■ WHAT THIS TASK INVOLVES: Copy each of the rows below word for word, and leave out the pictures.

begin LISTED ENTRIES

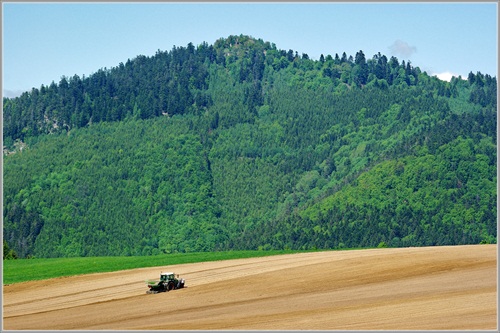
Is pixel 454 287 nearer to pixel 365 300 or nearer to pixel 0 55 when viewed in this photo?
pixel 365 300

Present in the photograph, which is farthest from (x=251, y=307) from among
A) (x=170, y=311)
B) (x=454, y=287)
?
(x=454, y=287)

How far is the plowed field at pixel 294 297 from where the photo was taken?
5169 centimetres

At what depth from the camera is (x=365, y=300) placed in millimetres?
58781

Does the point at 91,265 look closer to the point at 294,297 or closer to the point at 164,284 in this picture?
the point at 164,284

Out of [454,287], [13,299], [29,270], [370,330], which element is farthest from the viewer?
[29,270]

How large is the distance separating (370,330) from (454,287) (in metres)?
15.1

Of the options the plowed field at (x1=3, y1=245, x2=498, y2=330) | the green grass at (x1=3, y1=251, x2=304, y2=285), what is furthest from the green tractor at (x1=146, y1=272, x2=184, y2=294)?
the green grass at (x1=3, y1=251, x2=304, y2=285)

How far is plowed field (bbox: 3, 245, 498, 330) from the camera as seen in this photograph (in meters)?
51.7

end LISTED ENTRIES

■ EXERCISE RESULT:
Is pixel 454 287 nearer to pixel 365 300 or nearer to pixel 0 55 when viewed in this photo?
pixel 365 300

Present in the photograph, which is farthest from (x=251, y=307) from among
A) (x=170, y=311)
B) (x=454, y=287)
?
(x=454, y=287)

How far is the plowed field at pixel 294 297 from where the photo was taken?
5169 centimetres

At what depth from the camera is (x=365, y=300) placed in millimetres?
58781

Does the point at 91,265 look closer to the point at 294,297 or closer to the point at 164,284 in this picture?
the point at 164,284

Out of [454,287], [13,299], [29,270], [370,330], which element is farthest from the viewer?
[29,270]

How large is the distance separating (370,330) from (454,287) (in metres)?
15.1

Of the options the plowed field at (x1=3, y1=245, x2=498, y2=330) | the green grass at (x1=3, y1=251, x2=304, y2=285), what is furthest from the green tractor at (x1=146, y1=272, x2=184, y2=294)?
the green grass at (x1=3, y1=251, x2=304, y2=285)

How far is plowed field (bbox: 3, 245, 498, 330) from the camera as seen in this photograph (in meters)?
51.7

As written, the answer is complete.